Consider the following (thought) experiment, where an electron is emitted, then deflected by a magnetic field, and then detected:
Because the momentum of the electron changes when it gets deflected, it seems intuitively clear that there should be a reaction force on the magnet, which could in principle be detected.
But now consider the following modified setup:
Here electrons are emitted, with their spin aligned in some arbitrary direction. The first Stern-Gerlach magnet, A, can deflect electrons either up or down. B and C deflect the paths of the two beams, and the final magnet, D, combines them back into a single beam, effectively reversing the action of A. This system of magnets is followed by a detector, which can measure the spin of the electron in the $z$ direction, perpendicular to the plane of the rest of the diagram.
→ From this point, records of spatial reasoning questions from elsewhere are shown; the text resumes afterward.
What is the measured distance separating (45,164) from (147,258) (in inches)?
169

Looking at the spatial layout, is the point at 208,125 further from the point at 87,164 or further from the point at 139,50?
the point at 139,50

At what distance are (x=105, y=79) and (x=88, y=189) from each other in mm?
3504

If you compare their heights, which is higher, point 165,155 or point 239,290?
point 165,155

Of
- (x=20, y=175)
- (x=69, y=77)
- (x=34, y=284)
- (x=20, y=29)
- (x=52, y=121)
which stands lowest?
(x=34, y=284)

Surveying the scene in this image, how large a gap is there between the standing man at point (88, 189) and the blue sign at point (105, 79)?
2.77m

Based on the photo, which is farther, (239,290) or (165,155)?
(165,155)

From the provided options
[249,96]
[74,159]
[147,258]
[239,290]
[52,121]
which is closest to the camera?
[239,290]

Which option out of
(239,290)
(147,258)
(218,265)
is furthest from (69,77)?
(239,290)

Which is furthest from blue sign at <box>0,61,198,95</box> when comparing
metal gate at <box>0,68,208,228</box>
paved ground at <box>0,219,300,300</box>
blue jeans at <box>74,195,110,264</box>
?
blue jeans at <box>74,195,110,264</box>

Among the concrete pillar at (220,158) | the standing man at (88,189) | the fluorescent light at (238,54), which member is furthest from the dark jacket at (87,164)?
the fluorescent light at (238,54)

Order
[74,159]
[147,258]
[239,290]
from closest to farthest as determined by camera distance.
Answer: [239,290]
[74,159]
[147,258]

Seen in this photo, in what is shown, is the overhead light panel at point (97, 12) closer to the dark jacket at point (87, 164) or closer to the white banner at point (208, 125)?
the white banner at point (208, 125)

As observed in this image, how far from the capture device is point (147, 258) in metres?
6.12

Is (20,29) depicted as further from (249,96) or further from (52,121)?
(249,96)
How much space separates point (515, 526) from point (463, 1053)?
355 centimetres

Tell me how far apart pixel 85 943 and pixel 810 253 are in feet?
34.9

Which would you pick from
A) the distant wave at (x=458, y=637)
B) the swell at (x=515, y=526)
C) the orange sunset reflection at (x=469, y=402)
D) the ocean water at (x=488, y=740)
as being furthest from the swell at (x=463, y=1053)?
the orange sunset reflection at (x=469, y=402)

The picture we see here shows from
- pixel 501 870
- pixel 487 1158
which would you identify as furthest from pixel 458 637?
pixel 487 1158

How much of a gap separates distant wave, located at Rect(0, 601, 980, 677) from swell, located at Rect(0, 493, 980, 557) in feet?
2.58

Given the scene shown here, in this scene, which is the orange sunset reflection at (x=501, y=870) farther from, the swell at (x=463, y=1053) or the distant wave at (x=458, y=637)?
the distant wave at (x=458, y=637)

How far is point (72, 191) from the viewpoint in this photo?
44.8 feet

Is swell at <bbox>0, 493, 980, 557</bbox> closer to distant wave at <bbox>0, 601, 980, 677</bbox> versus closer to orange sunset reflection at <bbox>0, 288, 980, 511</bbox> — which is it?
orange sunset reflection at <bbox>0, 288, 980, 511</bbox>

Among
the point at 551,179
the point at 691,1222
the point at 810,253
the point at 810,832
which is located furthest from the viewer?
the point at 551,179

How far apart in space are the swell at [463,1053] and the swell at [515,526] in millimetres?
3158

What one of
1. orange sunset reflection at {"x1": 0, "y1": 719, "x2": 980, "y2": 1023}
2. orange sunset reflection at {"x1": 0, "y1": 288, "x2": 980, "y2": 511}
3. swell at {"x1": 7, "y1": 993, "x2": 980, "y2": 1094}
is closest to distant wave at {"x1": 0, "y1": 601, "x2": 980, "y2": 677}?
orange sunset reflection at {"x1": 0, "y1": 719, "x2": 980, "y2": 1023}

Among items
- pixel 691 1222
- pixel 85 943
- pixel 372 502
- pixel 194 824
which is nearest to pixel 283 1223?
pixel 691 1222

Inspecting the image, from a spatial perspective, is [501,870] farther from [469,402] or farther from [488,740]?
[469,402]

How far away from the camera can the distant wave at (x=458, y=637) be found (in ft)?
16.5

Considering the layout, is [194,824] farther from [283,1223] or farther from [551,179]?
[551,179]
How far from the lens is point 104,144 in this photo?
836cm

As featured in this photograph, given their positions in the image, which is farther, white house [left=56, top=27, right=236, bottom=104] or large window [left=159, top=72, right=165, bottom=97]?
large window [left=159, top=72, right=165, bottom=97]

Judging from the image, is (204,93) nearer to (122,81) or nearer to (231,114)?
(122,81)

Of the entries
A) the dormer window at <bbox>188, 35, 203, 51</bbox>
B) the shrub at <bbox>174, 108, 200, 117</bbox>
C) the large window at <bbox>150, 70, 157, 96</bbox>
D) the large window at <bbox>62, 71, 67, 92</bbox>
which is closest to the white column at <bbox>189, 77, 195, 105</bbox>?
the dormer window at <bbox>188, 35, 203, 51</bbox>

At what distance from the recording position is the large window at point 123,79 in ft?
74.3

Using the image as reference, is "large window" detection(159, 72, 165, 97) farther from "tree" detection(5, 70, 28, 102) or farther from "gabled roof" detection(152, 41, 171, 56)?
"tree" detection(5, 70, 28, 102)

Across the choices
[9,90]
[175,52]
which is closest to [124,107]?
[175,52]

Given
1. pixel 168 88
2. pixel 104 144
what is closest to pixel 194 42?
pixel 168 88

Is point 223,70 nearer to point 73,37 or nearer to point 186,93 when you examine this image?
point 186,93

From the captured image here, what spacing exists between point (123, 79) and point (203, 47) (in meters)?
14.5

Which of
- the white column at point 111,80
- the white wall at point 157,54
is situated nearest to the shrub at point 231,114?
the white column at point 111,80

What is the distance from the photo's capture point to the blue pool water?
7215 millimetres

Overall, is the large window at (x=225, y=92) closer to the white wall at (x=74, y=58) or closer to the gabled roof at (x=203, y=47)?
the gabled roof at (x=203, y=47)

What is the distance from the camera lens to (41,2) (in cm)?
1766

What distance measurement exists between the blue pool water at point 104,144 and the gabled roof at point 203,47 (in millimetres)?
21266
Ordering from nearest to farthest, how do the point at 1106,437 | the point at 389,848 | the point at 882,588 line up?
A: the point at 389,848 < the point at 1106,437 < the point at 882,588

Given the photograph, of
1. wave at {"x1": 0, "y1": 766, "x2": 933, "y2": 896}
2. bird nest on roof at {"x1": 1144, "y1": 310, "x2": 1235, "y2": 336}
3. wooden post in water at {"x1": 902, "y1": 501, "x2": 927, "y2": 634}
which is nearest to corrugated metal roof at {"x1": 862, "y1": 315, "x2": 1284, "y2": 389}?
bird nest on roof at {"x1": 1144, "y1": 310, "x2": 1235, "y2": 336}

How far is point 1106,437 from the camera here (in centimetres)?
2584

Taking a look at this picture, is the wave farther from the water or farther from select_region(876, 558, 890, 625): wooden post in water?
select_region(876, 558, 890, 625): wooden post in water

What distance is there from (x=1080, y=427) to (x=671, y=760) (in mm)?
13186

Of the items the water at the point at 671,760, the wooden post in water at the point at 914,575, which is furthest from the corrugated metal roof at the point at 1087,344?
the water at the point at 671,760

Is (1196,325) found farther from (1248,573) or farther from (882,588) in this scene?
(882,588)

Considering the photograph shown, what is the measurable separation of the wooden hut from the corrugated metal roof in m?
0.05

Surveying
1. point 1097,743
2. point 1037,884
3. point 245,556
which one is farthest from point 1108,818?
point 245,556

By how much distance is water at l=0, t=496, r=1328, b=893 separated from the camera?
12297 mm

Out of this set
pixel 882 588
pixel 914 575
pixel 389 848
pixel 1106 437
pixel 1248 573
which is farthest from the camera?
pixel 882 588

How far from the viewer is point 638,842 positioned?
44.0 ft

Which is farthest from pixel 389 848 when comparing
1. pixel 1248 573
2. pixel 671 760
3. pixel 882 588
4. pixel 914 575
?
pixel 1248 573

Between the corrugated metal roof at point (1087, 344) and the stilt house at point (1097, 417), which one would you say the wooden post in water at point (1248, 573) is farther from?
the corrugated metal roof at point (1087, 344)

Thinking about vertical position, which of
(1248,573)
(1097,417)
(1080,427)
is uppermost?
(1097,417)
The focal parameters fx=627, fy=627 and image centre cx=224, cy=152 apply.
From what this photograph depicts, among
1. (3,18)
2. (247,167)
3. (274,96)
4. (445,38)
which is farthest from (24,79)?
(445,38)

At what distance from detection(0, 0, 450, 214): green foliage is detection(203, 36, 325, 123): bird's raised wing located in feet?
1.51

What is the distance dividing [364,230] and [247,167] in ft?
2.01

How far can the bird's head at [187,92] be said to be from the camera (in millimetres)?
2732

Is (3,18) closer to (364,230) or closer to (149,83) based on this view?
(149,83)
According to my understanding of quantum mechanics, the measurements from this detector should be the same as if the magnets were not there. That is, if the electrons are emitted with their spins always pointing in the $z$ direction, the detector should also find that their spins are always 'up' in the $z$ direction.
The problem is that if we can measure the reaction force on any of the four deflecting magnets then we can work out which of the two paths the electron took, and thus we would have measured its spin in two directions simultaneously. Clearly this isn't possible, so where have I gone wrong? Is there a reaction force on the magnets? If there isn't, what happened to the conservation of momentum? Is it just that the reaction force does exist but we can't measure it? (And if so, what prevents us from doing so?) Or have I just made a mistake in reasoning about how this setup would behave?